When navigating a difficult situation, the most important thing is to stay in the clearest and truest part of yourself. At its best, personal development work helps you tune into and connect with a deeper part of yourself. In this deeper part, you see things for what they truly are. When we are connected to this part of ourselves we know that even if things are difficult now, everything will ultimately be OK. We’re able to remember that things that look bad in one light, might actually look good in another light.
This clarity is important because it helps us make the best possible choice in a difficult situation and not react out of fear. When we stay with our clarity, our perspective broadens. In fact, we see our possibilities for solution expand rather than contract.
Practice Compassion and Forgiveness
While I dealt with this issue throughout this year, I went through times where I was angry. However, I knew that indulging my desire to blame would not serve me. In fact, every moment that I spent angry or blaming others kept me embroiled in a situation that was the opposite of what I wanted to create in my life.

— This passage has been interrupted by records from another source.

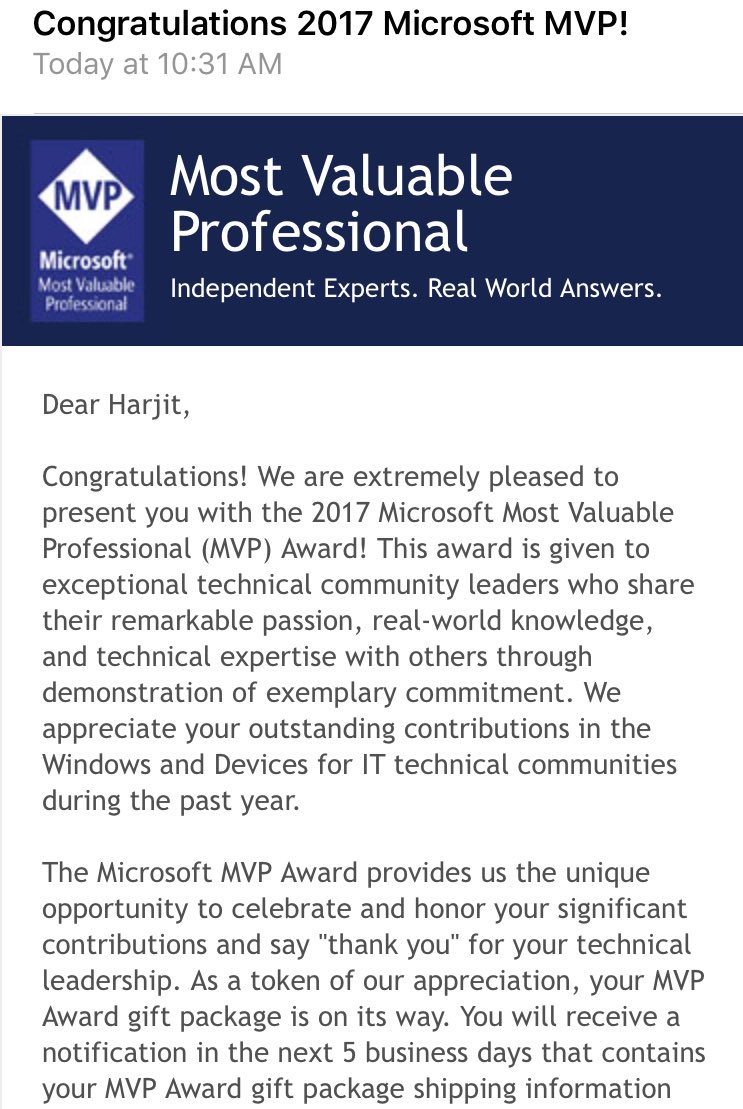 Hoorge's tweet image. I&apos;m beyond thrilled! Thank you @MVPAward &amp;amp; to all who helped with my recognition #MVPBuzz #MVPJit #TechKonnect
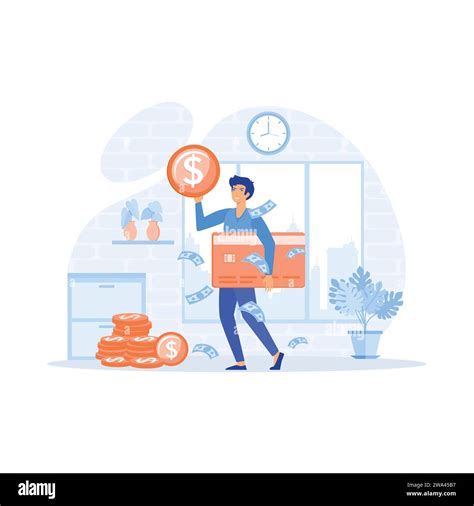 Salary payment. Employee or workers are happy receive a monthly salary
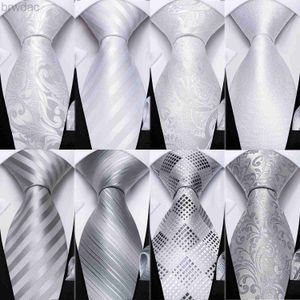 Neckband Dibangu Designer White Grey Sliver Mens Ties Hanky ​​Cufflinks Set Silk Neck Ties For Men Wedding Party Business Mens Tie 240407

Staying positive does a great deal to stop the cycle of harm. The bottom line is that hurt people do hurtful things. We all harbor stories about how other people have wronged us. Yet, a glimpse from their perspective might make their actions more understandable. We can hold onto our stories to insure that we feel in the right. Or we can let go of our stories and offer compassion and forgiveness for those who have wronged us. Ultimately, the latter creates a much happier and more positive life.